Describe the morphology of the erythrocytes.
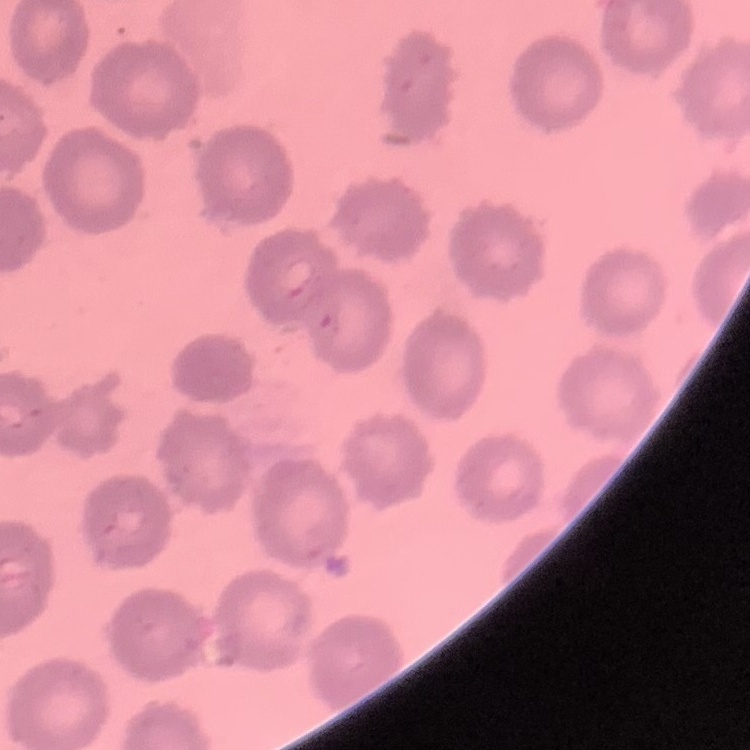

They show no rouleaux formation.

Thin blood film. Field's or Giemsa stain. Square crop of a larger photomicrograph.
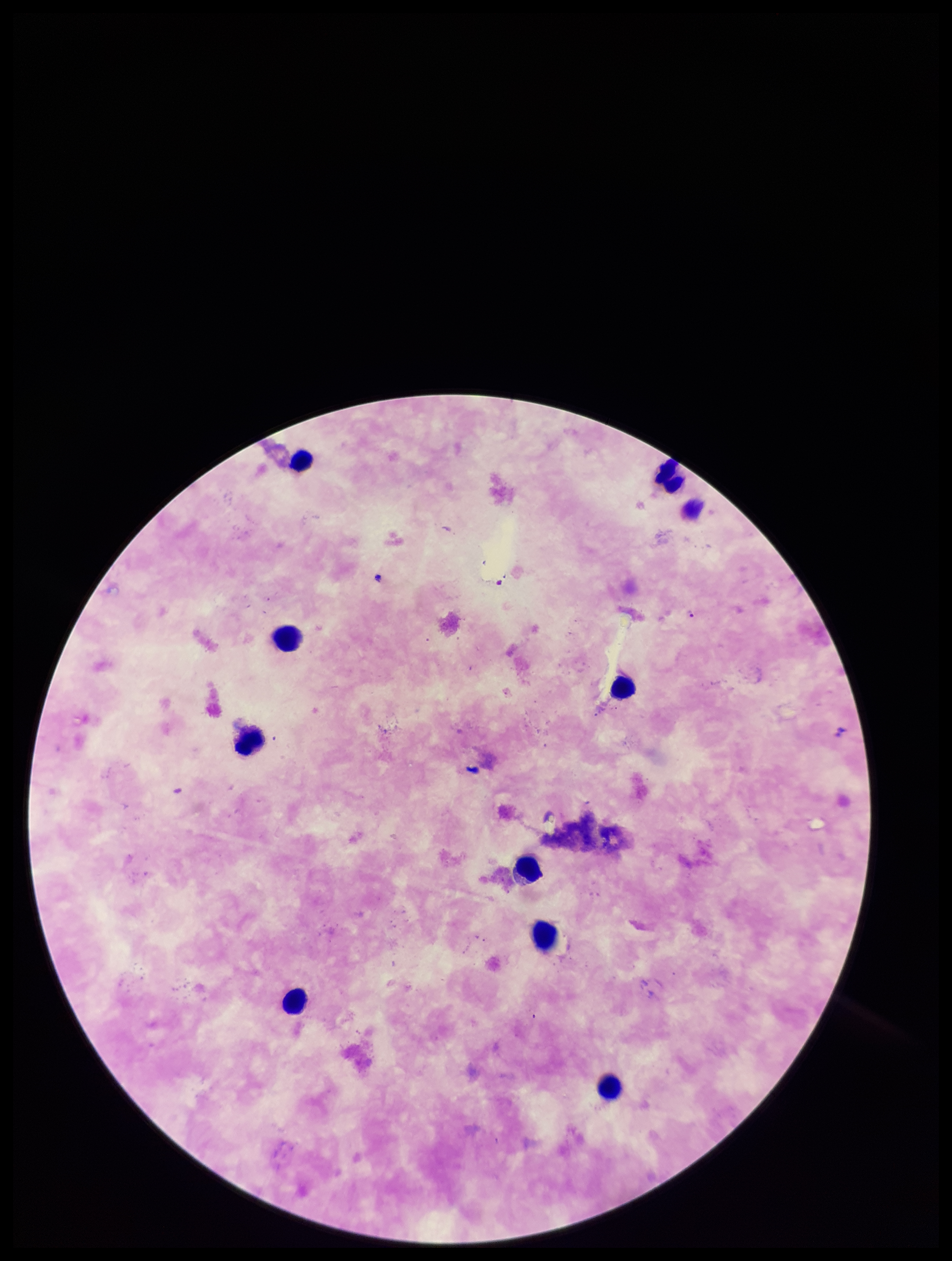

Summary:
  - Image size: 952×1261 pixels
  - Species reported for this patient: Plasmodium falciparum
  - Plasmodium parasites: identified
  - Stain: Giemsa
  - Leukocyte count: 10
  - Parasite count: 1
  - Field of view: one from this slide
  - Patient malaria status: infected
  - Capture: smartphone photograph through the microscope eyepiece
  - Preparation: thick smear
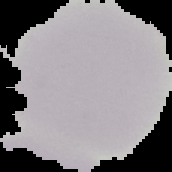

Summary:
  - Preparation: thin blood smear
  - Result: negative for Plasmodium parasites
  - Image size: 172×172 pixels
  - Image type: segmented cell region with the area outside set to black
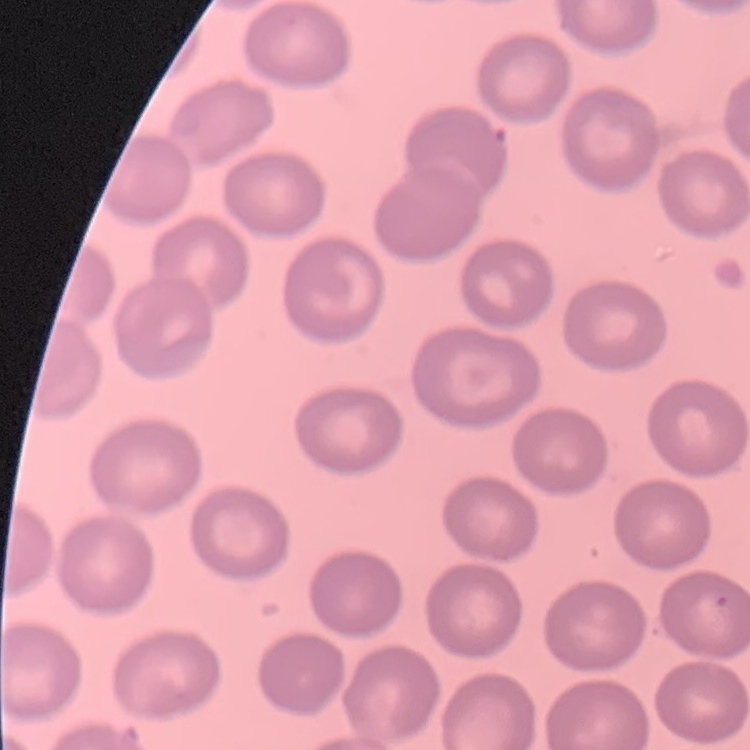 The erythrocytes show no rouleaux formation. Square crop of a larger photomicrograph. Stained with either Field's or Giemsa. Thin peripheral smear.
Classify this cell by malaria status.
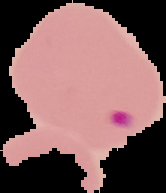
It is parasitized.

image type = segmented cell region with the area outside set to black
preparation = thin blood smear
image size = 166×193 pixels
Classify this cell by malaria status.
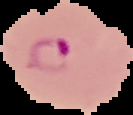
It is parasitized.

image size = 133×115 pixels
preparation = thin blood film
image type = segmented cell region with the area outside set to black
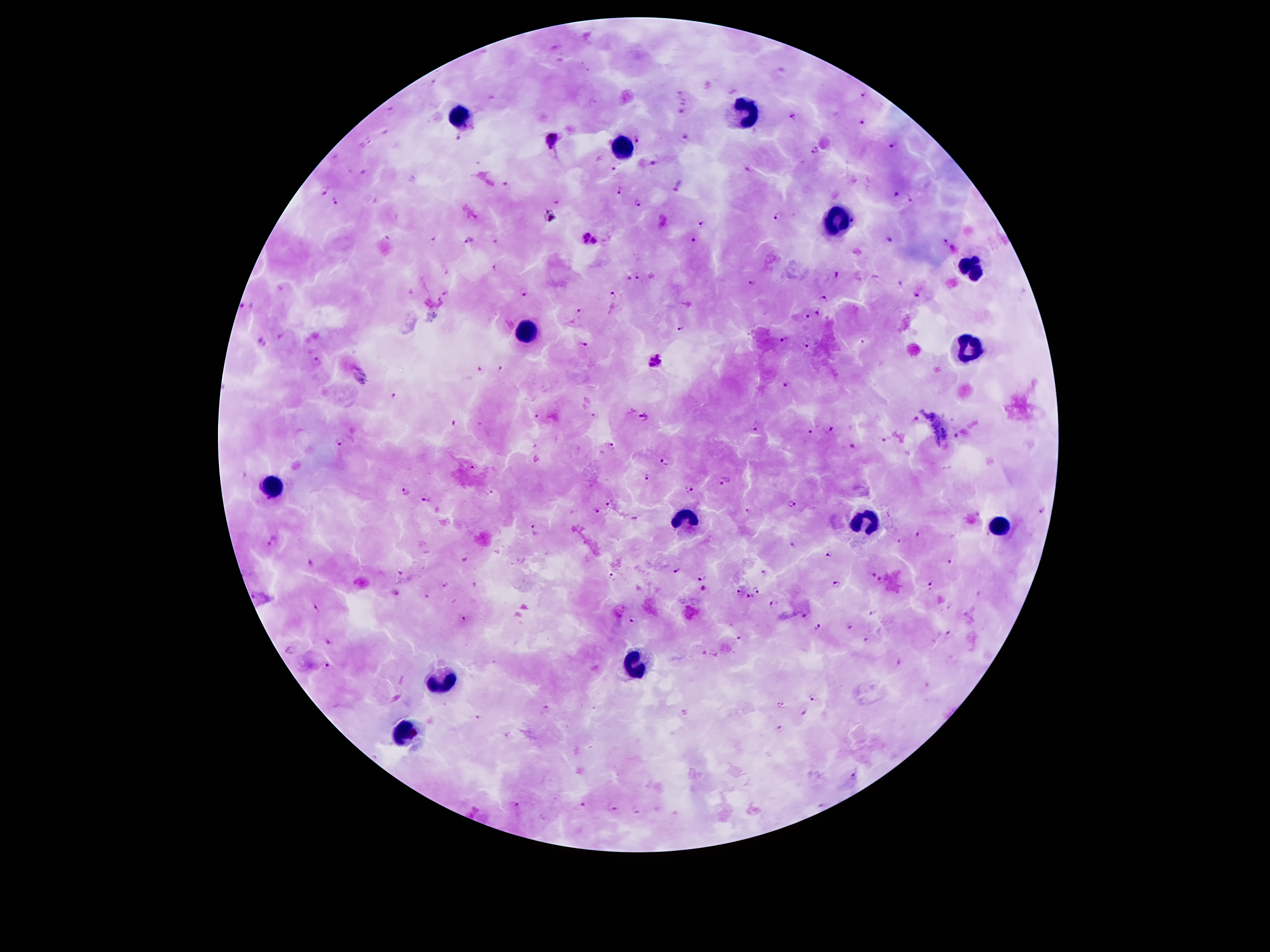

stain: Giemsa
capture: smartphone camera through the microscope eyepiece
malaria_parasite_locations: 'approximate centers as [x, y] in pixels: [782, 70], [732, 91], [681, 92], [860, 96], [684, 103], [391, 111], [681, 113], [792, 117], [860, 121], [384, 132], [553, 138], [637, 139], [686, 139], [459, 140], [370, 141], [892, 146], [361, 148], [814, 152], [335, 157], [651, 163], [746, 169], [367, 171], [614, 171], [413, 180], [506, 187], [678, 188], [324, 190], [618, 191], [895, 195], [912, 201], [556, 202], [336, 203], [637, 204], [551, 216], [776, 216], [702, 224], [888, 238], [469, 239], [591, 239], [692, 239], [943, 240], [432, 241], [496, 243], [954, 248], [496, 268], [446, 273], [836, 275], [639, 279], [627, 280], [899, 281], [752, 283], [523, 292], [446, 293], [613, 294], [916, 295], [823, 299], [247, 306], [578, 310], [818, 314], [806, 318], [679, 328], [783, 341], [263, 342], [581, 344], [807, 345], [315, 360], [655, 361], [479, 370], [501, 370], [787, 384], [392, 398], [537, 415], [595, 416], [643, 418], [915, 419], [452, 423], [755, 426], [828, 429], [809, 430], [957, 437], [886, 441], [340, 442], [611, 445], [855, 449], [664, 462], [475, 468], [243, 475], [646, 477], [725, 482], [688, 489], [489, 490], [403, 492], [427, 497], [792, 504], [607, 505], [595, 511], [747, 512], [1042, 512], [535, 531], [920, 533], [271, 541], [901, 542], [794, 548], [828, 554], [949, 563], [311, 564], [399, 571], [677, 571], [765, 574], [871, 574], [702, 577], [613, 578], [883, 578], [837, 583], [475, 584], [448, 585], [927, 588], [703, 590], [758, 590], [396, 592], [739, 592], [255, 595], [426, 595], [751, 596], [773, 603], [315, 606], [951, 606], [803, 616], [465, 619], [634, 620], [820, 626], [849, 626], [949, 636], [739, 638], [328, 641], [866, 641], [290, 650], [897, 662], [327, 665], [815, 696], [780, 707], [545, 709], [802, 713], [476, 717], [780, 730], [851, 773], [515, 804], [584, 804], [821, 806], [614, 811], [636, 811]'
patient_malaria_status: infected with Plasmodium falciparum
field_of_view: single
magnification: 100x
preparation: thick blood smear
leukocyte_locations: 'approximate centers as [x, y] in pixels: [748, 113], [459, 116], [624, 146], [837, 223], [970, 268], [529, 326], [967, 349], [272, 487], [687, 517], [867, 520], [998, 527], [634, 664], [442, 679], [405, 732]'
image_size: 1270×952 pixels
Assess this cell for malaria.
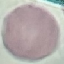

Uninfected.

Cell patch, automatically extracted from a larger field of view and resized to 64 × 64 pixels. Thin blood smear. Photographed with a smartphone camera at the microscope eyepiece. Giemsa stain.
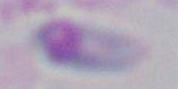
Toxoplasma gondii is shown. Captured at 1000x magnification. Photomicrograph.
Identify the parasite.
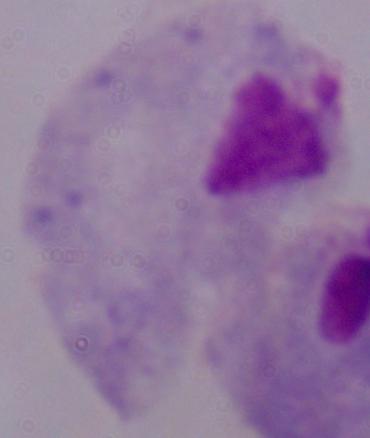

A trichomonad.

{
  "magnification": "1000x",
  "modality": "micrograph"
}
Assess this cell for malaria.
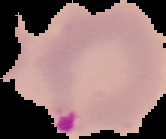
Parasitized.

Image is 166×139 pixels. Cell region segmented out of the field of view; the surrounding area is masked to black. From a thin blood smear.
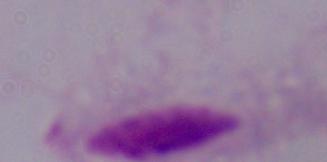

Summary:
  - Magnification: 1000x
  - Identification: trichomonad
  - Modality: photomicrograph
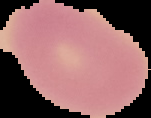

Image is 151×118 pixels. From a thin blood smear. Result: no malaria parasites detected. Cell region segmented out of the field of view; the surrounding area is masked to black.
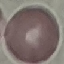

Summary:
  - Malaria status: uninfected
  - Stain: Giemsa
  - Image type: automatically extracted cell patch, resized to 64 × 64 pixels
  - Capture: smartphone through the microscope eyepiece
  - Preparation: thin blood smear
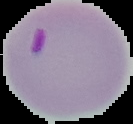

Summary:
  - Result: Plasmodium parasites detected
  - Image size: 133×124 pixels
  - Preparation: thin blood smear
  - Image type: segmented cell region on a black background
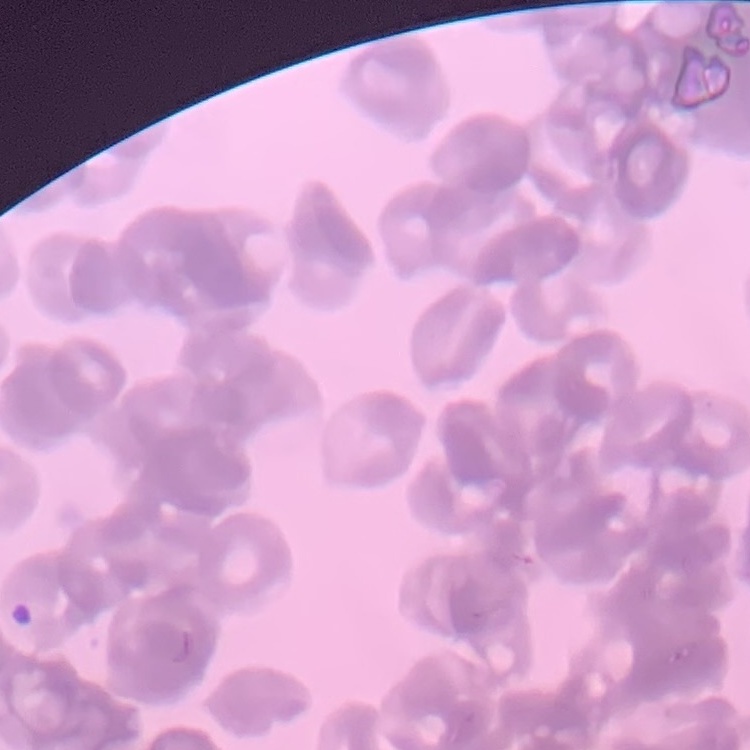
The erythrocytes exhibit rouleaux formation. Square crop of a larger photomicrograph. Stained with either Field's or Giemsa. Thin blood film.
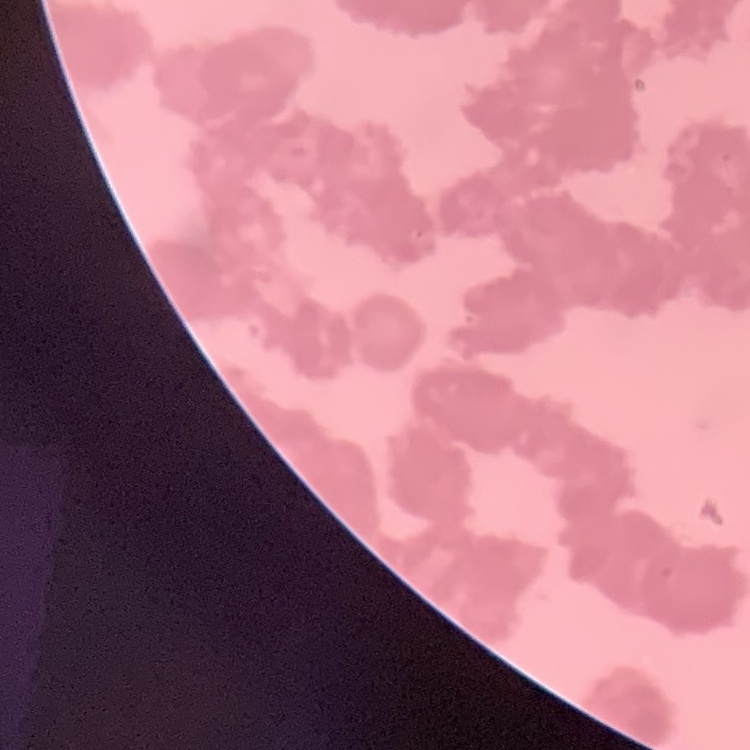
{
  "erythrocyte_morphology": "rouleaux formation",
  "image_type": "one tile cut from a larger photomicrograph",
  "stain": "Field's or Giemsa",
  "preparation": "thin peripheral smear"
}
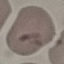

malaria_status: uninfected
capture: smartphone through the microscope eyepiece
image_type: cell patch, automatically extracted from a larger field of view and resized to 64 × 64 pixels
preparation: thin blood film
stain: Giemsa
Assess the morphology of the erythrocytes.
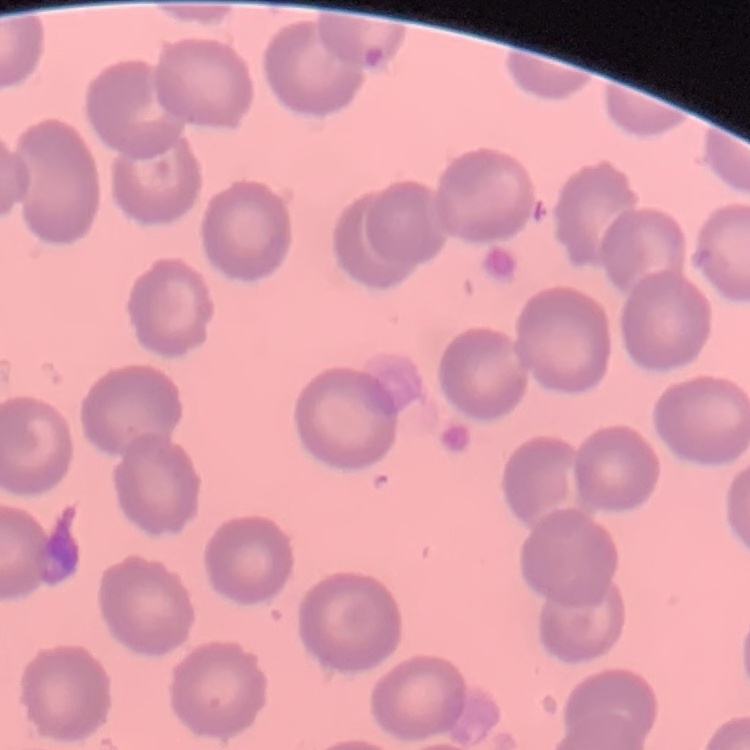

They show no rouleaux formation.

Summary:
  - Stain: Field's or Giemsa
  - Preparation: thin blood film
  - Image type: square crop of a larger photomicrograph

☆ ☆ ☆ ☆ ☆

» **Your instructions**: Among the lines above, some may include the string "Plasmodium"; state how many, and nothing more.

» **Result of the task**: 5